By now we've all heard about Captain Francesco Schettino who who abandoned his sinking ship in the Costa Concordia tragedy. (In stark contrast, the ship's purser Manrico Giampedroni stayed aboard to ensure all crew and passengers were evacuated.) When the ship was going down, Schettino jumped off the boat and would not go back on even under intense orders to do so. He apparently wasn't the only one who panicked because there are reports that men were pushing women and children out of the way to get to the safety boats.

Accounts from a few Australian passengers range from bad to worse: One woman says "I was standing by the lifeboats and men, big men, were banging into me and knocking the girls," while another recounts, "There were big men, crew members, pushing their way past us to get into the lifeboats."

Naturally panic mode can easily set in during life and death situations and it does not discriminate according to gender. Of course, it goes without saying that the crewmembers should have stayed behind to help with proper evacuation, and children and elderly should have gone first. I would also say that the moms should have gone with their children in order to keep them safe and calm. But what about the cases of young, single females vs. males? Should the men have gone last in the era of equal rights between the sexes?

Related: is "act like a lady" sound advice - or totally sexist?

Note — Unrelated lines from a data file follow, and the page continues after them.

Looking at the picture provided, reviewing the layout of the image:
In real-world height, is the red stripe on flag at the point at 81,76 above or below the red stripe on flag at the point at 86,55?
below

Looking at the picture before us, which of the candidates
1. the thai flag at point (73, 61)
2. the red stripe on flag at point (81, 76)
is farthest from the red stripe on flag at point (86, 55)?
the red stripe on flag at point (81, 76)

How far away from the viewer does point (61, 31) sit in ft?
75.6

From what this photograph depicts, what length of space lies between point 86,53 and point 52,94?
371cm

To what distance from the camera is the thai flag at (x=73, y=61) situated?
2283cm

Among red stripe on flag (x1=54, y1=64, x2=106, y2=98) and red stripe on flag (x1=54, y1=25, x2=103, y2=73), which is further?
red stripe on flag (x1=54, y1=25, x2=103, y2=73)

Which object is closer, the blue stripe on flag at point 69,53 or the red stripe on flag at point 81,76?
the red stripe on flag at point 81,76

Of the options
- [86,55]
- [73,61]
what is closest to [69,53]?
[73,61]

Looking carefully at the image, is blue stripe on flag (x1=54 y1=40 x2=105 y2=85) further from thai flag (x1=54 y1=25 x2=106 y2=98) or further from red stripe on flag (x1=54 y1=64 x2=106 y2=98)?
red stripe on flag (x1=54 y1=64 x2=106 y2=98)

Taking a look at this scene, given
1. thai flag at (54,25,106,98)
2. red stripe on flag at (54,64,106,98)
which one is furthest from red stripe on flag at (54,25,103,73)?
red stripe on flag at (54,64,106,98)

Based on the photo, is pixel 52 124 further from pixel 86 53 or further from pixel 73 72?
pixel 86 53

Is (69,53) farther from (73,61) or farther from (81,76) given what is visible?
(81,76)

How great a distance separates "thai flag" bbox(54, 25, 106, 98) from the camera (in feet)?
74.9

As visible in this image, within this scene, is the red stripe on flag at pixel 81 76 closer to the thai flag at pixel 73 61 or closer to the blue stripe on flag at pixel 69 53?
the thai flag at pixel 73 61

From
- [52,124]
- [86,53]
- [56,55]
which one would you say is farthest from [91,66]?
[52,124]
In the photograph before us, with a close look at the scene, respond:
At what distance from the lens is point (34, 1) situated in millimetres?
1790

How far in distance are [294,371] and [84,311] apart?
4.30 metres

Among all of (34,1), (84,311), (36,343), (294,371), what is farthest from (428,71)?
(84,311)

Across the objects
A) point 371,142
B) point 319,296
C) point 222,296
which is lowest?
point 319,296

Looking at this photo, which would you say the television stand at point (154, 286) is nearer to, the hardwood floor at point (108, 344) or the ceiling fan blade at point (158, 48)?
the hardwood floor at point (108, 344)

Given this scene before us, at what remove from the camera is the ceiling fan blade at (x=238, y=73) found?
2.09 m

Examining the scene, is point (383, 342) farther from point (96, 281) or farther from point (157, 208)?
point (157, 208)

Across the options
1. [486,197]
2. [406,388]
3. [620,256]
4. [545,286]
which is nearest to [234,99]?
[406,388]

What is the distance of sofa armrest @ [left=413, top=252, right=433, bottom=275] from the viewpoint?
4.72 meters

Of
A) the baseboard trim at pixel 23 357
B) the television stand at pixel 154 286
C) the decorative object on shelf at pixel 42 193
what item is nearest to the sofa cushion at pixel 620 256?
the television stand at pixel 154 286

This case is extreme but it stir up the age old question yet again: is chivalry dead (as Rich Lowry does in his piece in the NY Post)? Perhaps more than that, the question should be, do us women, us moms around the globe in 2012 expect it…and should we?

We all know those women who balk at men for holding doors to the point that some men are reluctant to do anything chivalrous and get called out for being sexist. However, there is a clear difference between being courteous and sexist. I find the adage that holding a door or walking a woman home is sexist, well, ridiculous. I think those small courteous (or chivalrous if must call them) acts of generosity are endearing and yes, I'm all for equal rights and opportunity between the sexes but is it really so bad when a man shows a thoughtful gesture toward a woman? I don't think it is. Having equal rights does not obliterate manners or consideration. And I'm sure I just might get called out for being everything from right wing conservative to 1950s woman, neither of which I am.

It's nothing less than infuriating to get trampled on a subway by a 6'2 business executive scrambling to get a seat (although I tend to think it's more the individual man rather than the gender as a whole), yet I have also been offered a seat by a gentleman many times as well. I don't think men should necessarily have to offer a seat to woman, unless that woman is holding a small child, pregnant, or elderly, but I do appreciate the gesture. Of course, I've encountered women who do the same self-centered subway push but more often than not, it's the women who will give up a seat when they see someone in need.

Related: Is it sexist to ask a working mom how she "does it all"?

Growing up in school, it was always the boys who carried the heavy books and climbed up ladders for the teachers. The girls were often allowed to go ahead of the boys' lines, with a teacher saying "Ladies first." Boys were taught in many small ways to be chivalrous but today it doesn't happen as often. I have taught my son from a very early age to never disrespect a girl, let alone hit her. He knows that he can defend himself against a boy but never touch a girl.

I hope he does grow up to be a teen that curbs his language around girls, a man who holds the door for girlfriend and eventually his wife, and someone who gives up his seat to those less fortunate. While I don't expect chivalry, I gotta admit I do like it when I see it in action.